Dec 17 14:28:24 haswell-e.nc.xsintricity.com login[19036]: pam_unix(login:session): session opened for user dledford by LOGIN(uid=0)
Dec 17 14:28:24 haswell-e.nc.xsintricity.com audit[19036]: USER_START pid=19036 uid=0 auid=2217 ses=16 subj=system_u:system_r:local_login_t:s0-s0:c0.c1023 msg='op=PAM:session_open grantors=pam_selinux,pam_loginuid,pam_selinux,pam_namespace,pam_keyinit,pam_keyinit,pam_limits,pam_systemd,pam_unix,pam_sss,pam_umask,pam_lastlog acct="dledford" exe="/usr/bin/login" hostname=haswell-e.nc.xsintricity.com addr=? terminal=tty4 res=success'
Dec 17 14:28:24 haswell-e.nc.xsintricity.com audit[19036]: CRED_REFR pid=19036 uid=0 auid=2217 ses=16 subj=system_u:system_r:local_login_t:s0-s0:c0.c1023 msg='op=PAM:setcred grantors=pam_localuser,pam_sss acct="dledford" exe="/usr/bin/login" hostname=haswell-e.nc.xsintricity.com addr=? terminal=tty4 res=success'
Dec 17 14:28:24 haswell-e.nc.xsintricity.com audit[19036]: USER_LOGIN pid=19036 uid=0 auid=2217 ses=16 subj=system_u:system_r:local_login_t:s0-s0:c0.c1023 msg='op=login id=2217 exe="/usr/bin/login" hostname=haswell-e.nc.xsintricity.com addr=? terminal=tty4 res=success'
Dec 17 14:28:24 haswell-e.nc.xsintricity.com login[19036]: LOGIN ON tty4 BY dledford

Comment 8 Doug Ledford 2018-12-17 19:38:28 UTC
Just as a test, I disabled SELinux.  Problem persisted.

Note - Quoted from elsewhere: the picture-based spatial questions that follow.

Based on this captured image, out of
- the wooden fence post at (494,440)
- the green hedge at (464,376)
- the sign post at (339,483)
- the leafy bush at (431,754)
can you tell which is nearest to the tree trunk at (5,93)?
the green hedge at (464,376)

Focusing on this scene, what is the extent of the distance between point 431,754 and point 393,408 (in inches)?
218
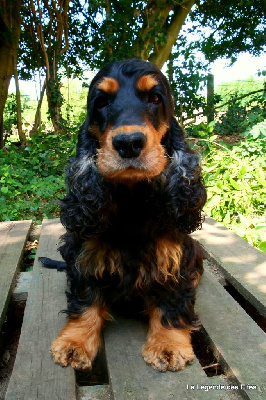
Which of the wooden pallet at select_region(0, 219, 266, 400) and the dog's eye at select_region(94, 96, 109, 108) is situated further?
the dog's eye at select_region(94, 96, 109, 108)

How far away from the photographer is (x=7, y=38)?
19.5ft

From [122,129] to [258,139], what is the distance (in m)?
3.67

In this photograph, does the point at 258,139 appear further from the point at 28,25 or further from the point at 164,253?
the point at 28,25

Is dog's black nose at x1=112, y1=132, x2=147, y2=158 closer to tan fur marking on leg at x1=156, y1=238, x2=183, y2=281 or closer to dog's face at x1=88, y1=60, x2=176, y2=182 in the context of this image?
dog's face at x1=88, y1=60, x2=176, y2=182

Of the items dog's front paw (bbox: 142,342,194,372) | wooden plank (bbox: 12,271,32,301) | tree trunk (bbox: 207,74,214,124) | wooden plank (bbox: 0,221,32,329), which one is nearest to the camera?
dog's front paw (bbox: 142,342,194,372)

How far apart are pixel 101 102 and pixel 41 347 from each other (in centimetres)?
111

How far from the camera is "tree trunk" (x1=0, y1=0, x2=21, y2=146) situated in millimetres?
5681

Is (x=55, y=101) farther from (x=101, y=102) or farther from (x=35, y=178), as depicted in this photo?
(x=101, y=102)

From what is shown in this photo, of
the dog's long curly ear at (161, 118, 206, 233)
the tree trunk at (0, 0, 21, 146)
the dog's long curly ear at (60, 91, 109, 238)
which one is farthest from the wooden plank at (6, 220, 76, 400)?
the tree trunk at (0, 0, 21, 146)

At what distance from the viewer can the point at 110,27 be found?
18.8 feet

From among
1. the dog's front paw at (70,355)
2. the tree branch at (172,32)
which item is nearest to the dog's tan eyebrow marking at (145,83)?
the dog's front paw at (70,355)

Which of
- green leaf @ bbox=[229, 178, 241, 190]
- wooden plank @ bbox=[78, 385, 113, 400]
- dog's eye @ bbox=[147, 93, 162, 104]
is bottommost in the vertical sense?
wooden plank @ bbox=[78, 385, 113, 400]

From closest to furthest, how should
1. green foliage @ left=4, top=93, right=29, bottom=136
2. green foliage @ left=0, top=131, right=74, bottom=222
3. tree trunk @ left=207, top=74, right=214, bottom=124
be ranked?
green foliage @ left=0, top=131, right=74, bottom=222 < green foliage @ left=4, top=93, right=29, bottom=136 < tree trunk @ left=207, top=74, right=214, bottom=124

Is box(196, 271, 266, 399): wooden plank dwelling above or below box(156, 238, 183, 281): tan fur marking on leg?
below
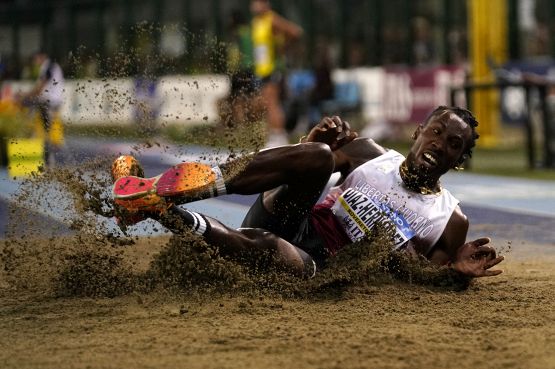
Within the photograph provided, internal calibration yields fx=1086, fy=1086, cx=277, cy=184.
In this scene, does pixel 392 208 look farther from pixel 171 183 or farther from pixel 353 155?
pixel 171 183

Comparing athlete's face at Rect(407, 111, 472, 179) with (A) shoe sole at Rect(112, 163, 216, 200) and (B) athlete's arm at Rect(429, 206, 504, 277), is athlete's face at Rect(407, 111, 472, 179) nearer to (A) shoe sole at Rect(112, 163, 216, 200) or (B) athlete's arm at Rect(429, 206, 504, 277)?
(B) athlete's arm at Rect(429, 206, 504, 277)

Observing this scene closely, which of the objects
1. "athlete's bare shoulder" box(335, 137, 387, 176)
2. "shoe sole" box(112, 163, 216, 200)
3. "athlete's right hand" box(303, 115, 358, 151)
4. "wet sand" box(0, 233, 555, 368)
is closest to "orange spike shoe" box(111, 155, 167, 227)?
"shoe sole" box(112, 163, 216, 200)

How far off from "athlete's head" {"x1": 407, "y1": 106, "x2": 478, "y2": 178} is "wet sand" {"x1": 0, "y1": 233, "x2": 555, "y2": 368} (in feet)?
2.27

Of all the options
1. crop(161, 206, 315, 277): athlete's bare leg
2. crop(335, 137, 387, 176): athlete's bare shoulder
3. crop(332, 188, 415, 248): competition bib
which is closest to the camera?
crop(161, 206, 315, 277): athlete's bare leg

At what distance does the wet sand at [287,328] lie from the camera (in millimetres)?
4293

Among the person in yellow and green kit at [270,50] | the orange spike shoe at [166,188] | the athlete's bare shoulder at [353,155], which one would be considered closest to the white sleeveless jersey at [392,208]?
the athlete's bare shoulder at [353,155]

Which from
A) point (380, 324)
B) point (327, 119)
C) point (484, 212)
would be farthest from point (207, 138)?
point (484, 212)

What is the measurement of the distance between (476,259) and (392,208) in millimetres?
518

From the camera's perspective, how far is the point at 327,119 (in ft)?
19.4

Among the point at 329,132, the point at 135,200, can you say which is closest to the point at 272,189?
the point at 329,132

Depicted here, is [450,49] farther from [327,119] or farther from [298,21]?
[327,119]

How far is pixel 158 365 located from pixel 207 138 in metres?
2.27

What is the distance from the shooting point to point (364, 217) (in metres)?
5.83

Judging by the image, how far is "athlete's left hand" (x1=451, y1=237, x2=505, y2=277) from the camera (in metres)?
5.66
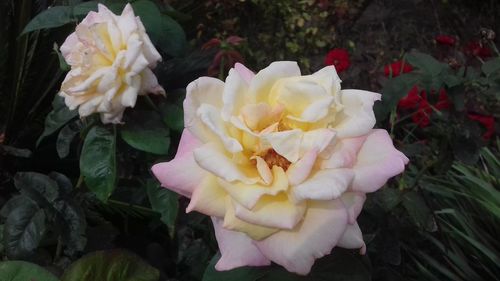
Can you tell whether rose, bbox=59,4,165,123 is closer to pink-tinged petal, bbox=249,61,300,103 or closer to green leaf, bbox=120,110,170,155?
green leaf, bbox=120,110,170,155

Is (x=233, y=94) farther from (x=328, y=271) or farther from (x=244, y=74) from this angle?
(x=328, y=271)

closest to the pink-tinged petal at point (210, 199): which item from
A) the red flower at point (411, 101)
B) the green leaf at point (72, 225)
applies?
the green leaf at point (72, 225)

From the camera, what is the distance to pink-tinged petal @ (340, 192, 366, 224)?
78 centimetres

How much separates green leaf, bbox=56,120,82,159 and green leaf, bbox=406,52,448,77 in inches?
28.7

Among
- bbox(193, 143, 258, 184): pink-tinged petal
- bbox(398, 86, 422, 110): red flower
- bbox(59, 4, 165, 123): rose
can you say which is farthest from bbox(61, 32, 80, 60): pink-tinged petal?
bbox(398, 86, 422, 110): red flower

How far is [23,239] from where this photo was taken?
1.19 meters

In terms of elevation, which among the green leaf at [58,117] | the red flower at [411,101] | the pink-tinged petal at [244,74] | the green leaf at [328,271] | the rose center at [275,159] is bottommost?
the red flower at [411,101]

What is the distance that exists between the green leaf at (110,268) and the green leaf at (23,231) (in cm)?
18

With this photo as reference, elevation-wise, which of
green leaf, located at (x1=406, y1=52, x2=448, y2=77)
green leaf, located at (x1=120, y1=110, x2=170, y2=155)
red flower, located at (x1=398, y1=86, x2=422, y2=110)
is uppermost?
green leaf, located at (x1=120, y1=110, x2=170, y2=155)

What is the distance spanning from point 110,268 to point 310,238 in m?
0.44

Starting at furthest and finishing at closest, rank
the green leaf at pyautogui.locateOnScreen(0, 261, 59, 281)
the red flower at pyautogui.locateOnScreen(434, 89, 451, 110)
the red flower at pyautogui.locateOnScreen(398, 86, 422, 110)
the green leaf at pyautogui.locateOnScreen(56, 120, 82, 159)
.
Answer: the red flower at pyautogui.locateOnScreen(398, 86, 422, 110) < the red flower at pyautogui.locateOnScreen(434, 89, 451, 110) < the green leaf at pyautogui.locateOnScreen(56, 120, 82, 159) < the green leaf at pyautogui.locateOnScreen(0, 261, 59, 281)

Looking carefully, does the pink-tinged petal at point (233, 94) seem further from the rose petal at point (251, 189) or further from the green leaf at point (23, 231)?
the green leaf at point (23, 231)

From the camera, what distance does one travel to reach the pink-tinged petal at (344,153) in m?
0.76

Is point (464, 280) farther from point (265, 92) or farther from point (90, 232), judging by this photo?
point (265, 92)
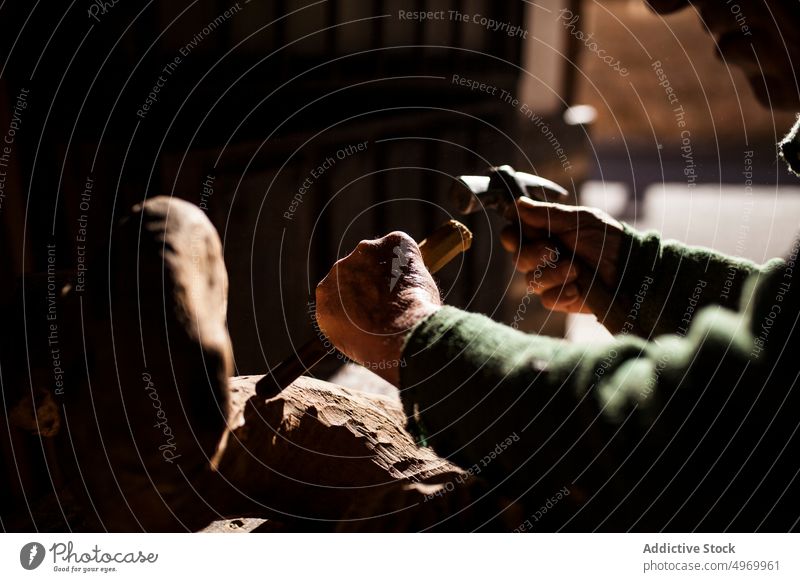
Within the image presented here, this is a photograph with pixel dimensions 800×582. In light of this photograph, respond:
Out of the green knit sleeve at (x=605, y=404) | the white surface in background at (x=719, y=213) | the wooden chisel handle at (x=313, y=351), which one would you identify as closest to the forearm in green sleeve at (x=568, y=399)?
the green knit sleeve at (x=605, y=404)

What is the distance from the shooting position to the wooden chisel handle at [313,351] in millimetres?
762

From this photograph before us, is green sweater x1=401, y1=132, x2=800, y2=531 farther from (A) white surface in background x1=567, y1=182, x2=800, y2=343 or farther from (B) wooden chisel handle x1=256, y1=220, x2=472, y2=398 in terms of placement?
(A) white surface in background x1=567, y1=182, x2=800, y2=343

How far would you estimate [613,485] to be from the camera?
0.68m

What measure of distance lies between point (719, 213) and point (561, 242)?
3.37 m

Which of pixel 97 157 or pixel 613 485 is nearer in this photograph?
pixel 613 485

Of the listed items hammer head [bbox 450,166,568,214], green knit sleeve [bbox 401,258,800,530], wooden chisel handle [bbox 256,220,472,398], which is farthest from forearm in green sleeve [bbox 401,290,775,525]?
hammer head [bbox 450,166,568,214]

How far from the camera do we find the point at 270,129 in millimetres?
1071

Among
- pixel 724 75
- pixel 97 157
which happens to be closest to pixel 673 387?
pixel 97 157

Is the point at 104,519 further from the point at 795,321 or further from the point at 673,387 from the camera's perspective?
the point at 795,321

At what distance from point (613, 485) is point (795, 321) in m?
0.23

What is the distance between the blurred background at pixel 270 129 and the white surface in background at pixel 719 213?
129 cm

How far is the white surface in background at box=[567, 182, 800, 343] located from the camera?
10.7ft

Comment 9 Sumit Bose 2018-12-18 06:22:25 UTC
(In reply to Doug Ledford from comment #5)
> [dledford@haswell-e ~]$ getent passwd dledford
> dledford:*:2217:2217:Doug Ledford:/home/dledford:/bin/sh
> 

Is there any change if you replace '/bin/sh' with '/bin/bash' ?


> That's all correct.
> 
> [dledford@haswell-e ~]$ ls -ld .
> drwx--x---+ 44 dledford dledford 4096 Dec 16 13:58 .
> 
> 
> And just to double check the SELinux context:
> 
> [dledford@haswell-e ~]$ ls -ldZ .
> drwx--x---+ 44 dledford dledford unconfined_u:object_r:user_home_dir_t:s0
> 4096 Dec 16 13:58 .
> 
> What journal info would you like?

Comment 10 Doug Ledford 2018-12-18 15:28:13 UTC
Yep, that solved the problem.  I didn't know you had to specify the shell as bash for it to process .bash_profile and .bashrc.  I'll change the default shell on the ipa server and update the users.  Thanks!